Summary & Overview
HCPCS J2267: Injection, mirikizumab-mrkz, 1 mg
HCPCS Level II code J2267 designates the injectable biologic mirikizumab-mrkz, billed per 1 mg unit. As a drug-specific HCPCS Level II code for a parenteral monoclonal antibody, it is important for claims processing, medical benefit billing, and pharmacy/infusion cost management across outpatient and clinic settings. Nationally, accurate use of J2267 affects drug utilization tracking, prior authorization workflows, and spend reporting for high-cost biologic therapies.
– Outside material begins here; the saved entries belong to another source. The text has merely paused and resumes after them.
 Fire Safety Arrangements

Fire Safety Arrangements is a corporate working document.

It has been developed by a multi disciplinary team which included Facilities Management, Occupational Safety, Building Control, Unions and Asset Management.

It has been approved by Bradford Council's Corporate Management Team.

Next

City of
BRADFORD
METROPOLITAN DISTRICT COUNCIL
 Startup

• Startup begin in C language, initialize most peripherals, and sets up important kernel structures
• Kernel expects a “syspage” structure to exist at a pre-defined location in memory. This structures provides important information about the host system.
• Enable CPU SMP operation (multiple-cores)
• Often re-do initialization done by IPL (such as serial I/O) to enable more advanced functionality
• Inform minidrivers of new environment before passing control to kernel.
Key payers covered in this analysis include Aetna, Blue Cross Blue Shield, Cigna Health, UnitedHealthcare, and Medicare. Readers will find a concise overview of the code's clinical context and service setting, plus operational details relevant to billing teams: common payer coverage considerations, typical sites of service, and common modifiers used with HCPCS drug codes. The publication summarizes benchmarks and policy-relevant items where available and flags that detailed payer-specific coverage determinations and pricing data are payer-controlled. Data not available in the input will be explicitly noted where applicable.
This resource is intended for coding specialists, revenue cycle staff, pharmacy and infusion program managers, and policy analysts seeking a clear national reference on HCPCS Level II code J2267 for mirikizumab-mrkz administration and billing.
Billing Code Overview
HCPCS Level II code J2267 represents an injectable biologic product described as Injection, mirikizumab-mrkz, 1 mg. The code denotes the medication unit for mirikizumab-mrkz supplied as an injection.
Service type: Drug administration via injection.
Typical site of service: Outpatient infusion/injection setting or clinic administration, including physician offices and infusion centers, where parenteral biologic therapies are administered.
Data not available in the input.
Clinical & Coding Specifications
Clinical Context
A typical patient is a 28–55-year-old adult with moderate to severe plaque psoriasis or active ulcerative colitis who has been prescribed subcutaneous biologic therapy with mirikizumab-mrkz. The patient presents to an outpatient infusion/ injection clinic, ambulatory surgery center, or physician office for administration of the prescribed dose. The clinician—commonly a dermatologist, gastroenterologist, or registered nurse—verifies the medication order, performs a pre-injection assessment (including allergies, recent infections, and pregnancy status), documents baseline vital signs, and prepares the prefilled syringe or vial containing mirikizumab-mrkz. The medication is administered subcutaneously; the injection site is observed for immediate adverse reaction for 15–30 minutes per clinic protocol. Post-administration documentation includes lot number, NDC when available, date/time, route, dose in mg, administering provider taxonomy, and any patient education provided regarding delayed adverse effects and follow-up dosing schedule. Billing uses the HCPCS Level II code J2267 reported per milligram of mirikizumab-mrkz administered, with appropriate modifier(s) to reflect circumstances such as split/shared services, billing for discarded drug, or unrelated services during the same encounter.